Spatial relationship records

....

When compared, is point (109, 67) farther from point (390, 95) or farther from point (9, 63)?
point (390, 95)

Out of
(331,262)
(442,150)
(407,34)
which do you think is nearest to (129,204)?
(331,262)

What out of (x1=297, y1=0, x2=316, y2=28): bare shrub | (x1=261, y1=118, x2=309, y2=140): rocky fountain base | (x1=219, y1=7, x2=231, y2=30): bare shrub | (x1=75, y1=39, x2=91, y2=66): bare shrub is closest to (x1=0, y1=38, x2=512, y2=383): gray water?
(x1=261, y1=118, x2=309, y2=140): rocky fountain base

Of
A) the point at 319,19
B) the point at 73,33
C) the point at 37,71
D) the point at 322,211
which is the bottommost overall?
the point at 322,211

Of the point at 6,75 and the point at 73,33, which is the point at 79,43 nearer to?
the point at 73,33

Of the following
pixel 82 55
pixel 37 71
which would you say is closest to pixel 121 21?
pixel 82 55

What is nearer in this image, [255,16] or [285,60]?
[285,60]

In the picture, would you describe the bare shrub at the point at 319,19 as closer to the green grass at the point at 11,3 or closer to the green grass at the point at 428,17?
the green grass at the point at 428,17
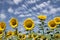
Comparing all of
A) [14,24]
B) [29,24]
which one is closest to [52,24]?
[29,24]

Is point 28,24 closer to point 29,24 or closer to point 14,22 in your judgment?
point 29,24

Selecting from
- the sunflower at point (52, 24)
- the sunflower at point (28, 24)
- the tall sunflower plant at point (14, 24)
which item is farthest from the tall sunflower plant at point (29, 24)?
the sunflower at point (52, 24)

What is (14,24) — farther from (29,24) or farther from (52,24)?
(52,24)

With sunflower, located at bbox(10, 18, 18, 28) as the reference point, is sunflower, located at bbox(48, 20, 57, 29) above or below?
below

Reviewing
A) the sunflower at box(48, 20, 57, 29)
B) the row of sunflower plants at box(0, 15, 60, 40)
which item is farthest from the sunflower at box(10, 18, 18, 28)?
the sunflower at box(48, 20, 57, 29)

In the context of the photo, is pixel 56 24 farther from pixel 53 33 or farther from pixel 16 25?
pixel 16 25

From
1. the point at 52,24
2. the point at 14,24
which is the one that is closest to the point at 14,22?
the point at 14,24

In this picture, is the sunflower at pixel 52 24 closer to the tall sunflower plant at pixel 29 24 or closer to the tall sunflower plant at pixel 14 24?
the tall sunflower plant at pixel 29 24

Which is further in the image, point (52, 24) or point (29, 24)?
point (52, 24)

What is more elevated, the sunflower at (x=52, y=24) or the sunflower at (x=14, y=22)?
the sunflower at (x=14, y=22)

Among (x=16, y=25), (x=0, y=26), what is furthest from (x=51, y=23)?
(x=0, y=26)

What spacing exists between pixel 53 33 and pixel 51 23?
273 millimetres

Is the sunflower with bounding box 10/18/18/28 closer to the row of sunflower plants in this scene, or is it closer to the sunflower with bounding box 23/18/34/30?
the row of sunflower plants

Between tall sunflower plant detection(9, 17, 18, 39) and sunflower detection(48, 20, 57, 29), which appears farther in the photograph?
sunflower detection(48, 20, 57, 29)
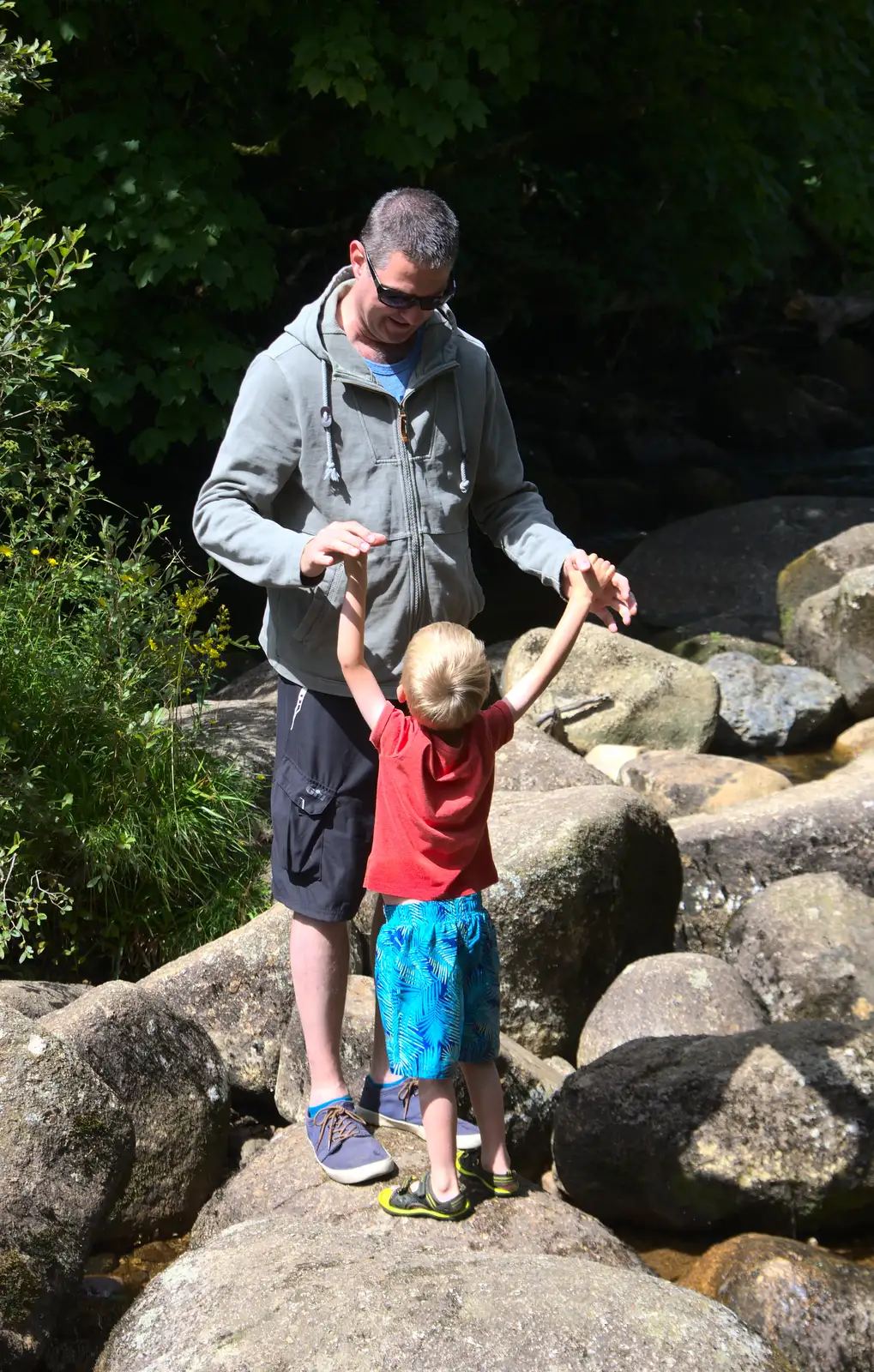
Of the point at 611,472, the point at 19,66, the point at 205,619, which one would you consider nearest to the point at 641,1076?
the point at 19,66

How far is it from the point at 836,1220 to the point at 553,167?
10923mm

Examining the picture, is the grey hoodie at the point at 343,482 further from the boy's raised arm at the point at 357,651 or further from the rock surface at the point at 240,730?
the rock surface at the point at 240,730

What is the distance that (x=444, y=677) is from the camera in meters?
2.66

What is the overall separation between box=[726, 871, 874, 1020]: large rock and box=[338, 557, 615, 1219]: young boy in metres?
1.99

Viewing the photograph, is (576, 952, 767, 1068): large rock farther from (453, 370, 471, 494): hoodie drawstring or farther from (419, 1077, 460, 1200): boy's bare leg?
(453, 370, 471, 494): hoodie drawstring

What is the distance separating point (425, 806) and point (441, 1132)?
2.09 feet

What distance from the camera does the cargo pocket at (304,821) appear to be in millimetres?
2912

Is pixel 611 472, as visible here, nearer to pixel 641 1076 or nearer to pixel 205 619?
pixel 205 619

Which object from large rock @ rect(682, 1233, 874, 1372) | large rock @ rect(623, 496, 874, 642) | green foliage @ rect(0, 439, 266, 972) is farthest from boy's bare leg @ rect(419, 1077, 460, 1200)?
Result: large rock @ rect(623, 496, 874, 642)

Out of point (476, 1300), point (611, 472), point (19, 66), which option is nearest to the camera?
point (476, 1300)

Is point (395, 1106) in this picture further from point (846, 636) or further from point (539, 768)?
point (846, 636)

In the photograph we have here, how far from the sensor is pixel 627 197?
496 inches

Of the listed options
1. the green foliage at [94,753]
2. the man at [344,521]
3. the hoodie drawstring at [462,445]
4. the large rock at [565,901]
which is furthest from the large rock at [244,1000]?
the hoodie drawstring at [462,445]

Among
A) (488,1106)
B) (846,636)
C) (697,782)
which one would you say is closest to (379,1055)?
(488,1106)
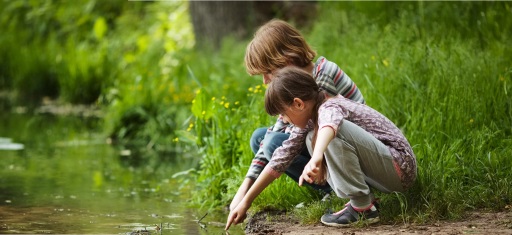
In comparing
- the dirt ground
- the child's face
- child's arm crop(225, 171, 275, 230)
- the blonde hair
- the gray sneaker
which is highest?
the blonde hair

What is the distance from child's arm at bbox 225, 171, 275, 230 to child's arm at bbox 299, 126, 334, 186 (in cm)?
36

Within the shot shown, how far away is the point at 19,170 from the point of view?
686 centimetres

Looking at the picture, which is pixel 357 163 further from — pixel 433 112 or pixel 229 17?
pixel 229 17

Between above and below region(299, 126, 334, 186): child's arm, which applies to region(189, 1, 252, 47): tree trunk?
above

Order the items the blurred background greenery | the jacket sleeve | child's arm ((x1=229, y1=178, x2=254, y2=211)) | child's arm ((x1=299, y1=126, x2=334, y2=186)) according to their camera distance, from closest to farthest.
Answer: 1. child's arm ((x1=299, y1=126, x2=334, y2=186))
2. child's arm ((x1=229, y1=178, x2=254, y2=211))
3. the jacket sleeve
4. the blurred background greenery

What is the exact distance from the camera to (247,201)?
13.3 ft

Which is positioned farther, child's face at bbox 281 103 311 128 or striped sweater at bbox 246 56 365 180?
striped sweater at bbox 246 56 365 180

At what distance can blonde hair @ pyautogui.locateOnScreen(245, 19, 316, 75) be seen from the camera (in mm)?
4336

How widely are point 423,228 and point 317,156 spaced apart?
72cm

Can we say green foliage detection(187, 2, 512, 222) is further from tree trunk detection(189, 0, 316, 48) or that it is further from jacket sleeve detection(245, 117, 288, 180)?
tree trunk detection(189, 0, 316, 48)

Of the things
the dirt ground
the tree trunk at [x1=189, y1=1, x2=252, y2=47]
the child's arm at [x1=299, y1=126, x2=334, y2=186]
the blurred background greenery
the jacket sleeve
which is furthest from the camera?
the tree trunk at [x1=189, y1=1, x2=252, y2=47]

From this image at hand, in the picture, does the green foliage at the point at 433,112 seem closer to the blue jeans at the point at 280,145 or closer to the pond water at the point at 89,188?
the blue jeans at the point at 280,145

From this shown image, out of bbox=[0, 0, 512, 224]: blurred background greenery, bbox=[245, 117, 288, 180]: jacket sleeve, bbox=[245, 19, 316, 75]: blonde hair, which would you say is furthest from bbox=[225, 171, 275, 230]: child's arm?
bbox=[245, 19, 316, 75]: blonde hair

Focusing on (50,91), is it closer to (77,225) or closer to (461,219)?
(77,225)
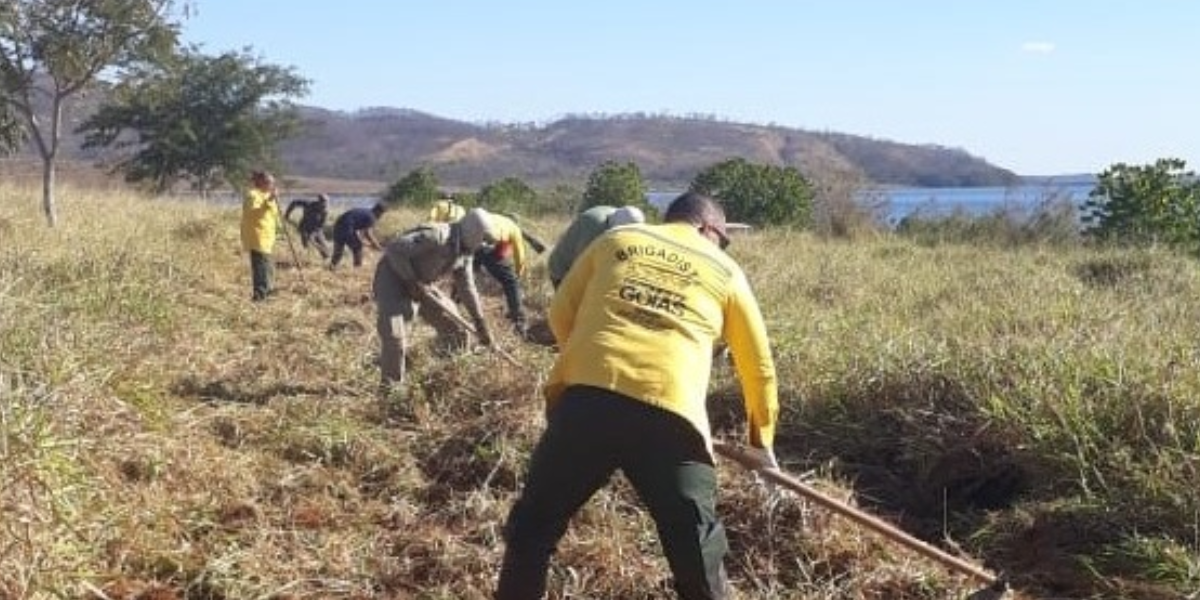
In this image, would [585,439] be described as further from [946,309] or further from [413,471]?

....

Task details :: Write out the whole listing exactly, and drop the pictures.

Exercise response ::
When compared, is point (109, 67) farther from point (390, 95) or farther from point (9, 63)?
point (390, 95)

Out of
(331,262)
(442,150)
(407,34)
which do you think is nearest to (129,204)?
(331,262)

What out of (x1=297, y1=0, x2=316, y2=28): bare shrub | (x1=261, y1=118, x2=309, y2=140): rocky fountain base | (x1=219, y1=7, x2=231, y2=30): bare shrub | (x1=75, y1=39, x2=91, y2=66): bare shrub is closest to (x1=0, y1=38, x2=512, y2=383): gray water?
(x1=261, y1=118, x2=309, y2=140): rocky fountain base

Of
A) the point at 319,19
B) the point at 73,33
C) the point at 37,71
D) the point at 322,211
which is the bottommost overall?
the point at 322,211

Of the point at 6,75 and the point at 73,33, which is the point at 79,43 nearer to?
the point at 73,33

Of the following
pixel 82 55
pixel 37 71
which would you say is closest to pixel 121 21?
pixel 82 55

What is nearer in this image, [255,16] or [285,60]?
[285,60]

In the picture, would you describe the bare shrub at the point at 319,19 as closer to the green grass at the point at 11,3 or closer to the green grass at the point at 428,17?
the green grass at the point at 428,17
Comparing all of
A) [14,24]
B) [29,24]
which one is closest to [52,24]?
[29,24]

Is point 28,24 closer to point 29,24 or closer to point 14,22 in your judgment?
point 29,24

Selecting from
- the sunflower at point (52, 24)
- the sunflower at point (28, 24)
- the tall sunflower plant at point (14, 24)
which item is farthest from the tall sunflower plant at point (29, 24)?
the sunflower at point (52, 24)

What is (14,24) — farther from (29,24) or farther from (52,24)?
(52,24)

With sunflower, located at bbox(10, 18, 18, 28) as the reference point, is sunflower, located at bbox(48, 20, 57, 29) above or below?
below

Reviewing
A) the sunflower at box(48, 20, 57, 29)
B) the row of sunflower plants at box(0, 15, 60, 40)
which item is farthest from the sunflower at box(10, 18, 18, 28)?
the sunflower at box(48, 20, 57, 29)

In the context of the photo, is pixel 56 24 farther from pixel 53 33 or farther from pixel 16 25?
pixel 16 25

From
1. the point at 52,24
2. the point at 14,24
which is the one that is closest to the point at 14,22?
the point at 14,24

In this picture, is the sunflower at pixel 52 24 closer to the tall sunflower plant at pixel 29 24 or closer to the tall sunflower plant at pixel 14 24?
the tall sunflower plant at pixel 29 24

Which is further in the image, point (52, 24) or point (29, 24)?
point (52, 24)

What is more elevated, the sunflower at (x=52, y=24) or the sunflower at (x=14, y=22)?
the sunflower at (x=14, y=22)

Among (x=16, y=25), (x=0, y=26), what is furthest from (x=51, y=23)?
(x=0, y=26)

What spacing exists between pixel 53 33 and pixel 51 23?
273 millimetres

Is the sunflower with bounding box 10/18/18/28 closer to the row of sunflower plants in this scene, or is it closer to the sunflower with bounding box 23/18/34/30?
the row of sunflower plants

Between tall sunflower plant detection(9, 17, 18, 39) and sunflower detection(48, 20, 57, 29), which appears farther in the photograph?
sunflower detection(48, 20, 57, 29)
Of the point at 611,472, the point at 19,66, the point at 205,619, which one would you consider nearest to the point at 641,1076?
the point at 19,66

How far is it from the point at 836,1220 to the point at 553,167?
10923mm

Examining the picture, is the grey hoodie at the point at 343,482 further from the boy's raised arm at the point at 357,651 or further from the rock surface at the point at 240,730?
the rock surface at the point at 240,730

What is the distance that (x=444, y=677) is from the camera in meters?
2.66

What is the overall separation between box=[726, 871, 874, 1020]: large rock and box=[338, 557, 615, 1219]: young boy in metres?
1.99

Viewing the photograph, is (576, 952, 767, 1068): large rock farther from (453, 370, 471, 494): hoodie drawstring or farther from (419, 1077, 460, 1200): boy's bare leg?
(453, 370, 471, 494): hoodie drawstring

What is the distance separating point (425, 806) and point (441, 1132)?
2.09 feet

What distance from the camera does the cargo pocket at (304,821) appear to be in millimetres?
2912

Is pixel 611 472, as visible here, nearer to pixel 641 1076 or nearer to pixel 205 619?
pixel 205 619

Which object from large rock @ rect(682, 1233, 874, 1372) | large rock @ rect(623, 496, 874, 642) | green foliage @ rect(0, 439, 266, 972) is farthest from boy's bare leg @ rect(419, 1077, 460, 1200)?
Result: large rock @ rect(623, 496, 874, 642)

Out of point (476, 1300), point (611, 472), point (19, 66), which option is nearest to the camera?
point (476, 1300)

Is point (395, 1106) in this picture further from point (846, 636) or further from point (539, 768)?
point (846, 636)

In the photograph we have here, how far from the sensor is pixel 627 197?
496 inches

Of the listed options
1. the green foliage at [94,753]
2. the man at [344,521]
3. the hoodie drawstring at [462,445]
4. the large rock at [565,901]
which is furthest from the large rock at [244,1000]?
the hoodie drawstring at [462,445]

Among
A) (488,1106)
B) (846,636)
C) (697,782)
which one would you say is closest to (379,1055)?
(488,1106)
In comparing
- the dirt ground
- the child's face
- child's arm crop(225, 171, 275, 230)
- the blonde hair
- the gray sneaker
which is highest?
the blonde hair

What is the distance from child's arm at bbox 225, 171, 275, 230 to child's arm at bbox 299, 126, 334, 186 (in cm)?
36

Within the shot shown, how far away is the point at 19,170 from the point of view?
686 centimetres

Looking at the picture, which is pixel 357 163 further from — pixel 433 112 or pixel 229 17?
pixel 229 17

Between above and below region(299, 126, 334, 186): child's arm, which applies to region(189, 1, 252, 47): tree trunk?
above

Order the items the blurred background greenery | the jacket sleeve | child's arm ((x1=229, y1=178, x2=254, y2=211)) | child's arm ((x1=299, y1=126, x2=334, y2=186)) according to their camera distance, from closest to farthest.
Answer: 1. child's arm ((x1=299, y1=126, x2=334, y2=186))
2. child's arm ((x1=229, y1=178, x2=254, y2=211))
3. the jacket sleeve
4. the blurred background greenery

What is the exact distance from the camera to (247,201)?
13.3 ft

Which is positioned farther, child's face at bbox 281 103 311 128 or striped sweater at bbox 246 56 365 180?
striped sweater at bbox 246 56 365 180

At what distance can blonde hair @ pyautogui.locateOnScreen(245, 19, 316, 75) be seen from the camera (in mm)?
4336

How widely are point 423,228 and point 317,156 spaced apart?
72cm

Can we say green foliage detection(187, 2, 512, 222) is further from tree trunk detection(189, 0, 316, 48) or that it is further from jacket sleeve detection(245, 117, 288, 180)?
tree trunk detection(189, 0, 316, 48)

Of the things
the dirt ground
the tree trunk at [x1=189, y1=1, x2=252, y2=47]
the child's arm at [x1=299, y1=126, x2=334, y2=186]
the blurred background greenery
the jacket sleeve
which is furthest from the camera?
the tree trunk at [x1=189, y1=1, x2=252, y2=47]

From this image at hand, in the picture, does the green foliage at the point at 433,112 seem closer to the blue jeans at the point at 280,145 or closer to the pond water at the point at 89,188?
the blue jeans at the point at 280,145

From this shown image, out of bbox=[0, 0, 512, 224]: blurred background greenery, bbox=[245, 117, 288, 180]: jacket sleeve, bbox=[245, 19, 316, 75]: blonde hair, which would you say is furthest from bbox=[225, 171, 275, 230]: child's arm?
bbox=[245, 19, 316, 75]: blonde hair

Focusing on (50,91), is it closer to (77,225) or closer to (461,219)?
(77,225)
In this image, would [585,439] be described as further from [946,309] or further from [413,471]?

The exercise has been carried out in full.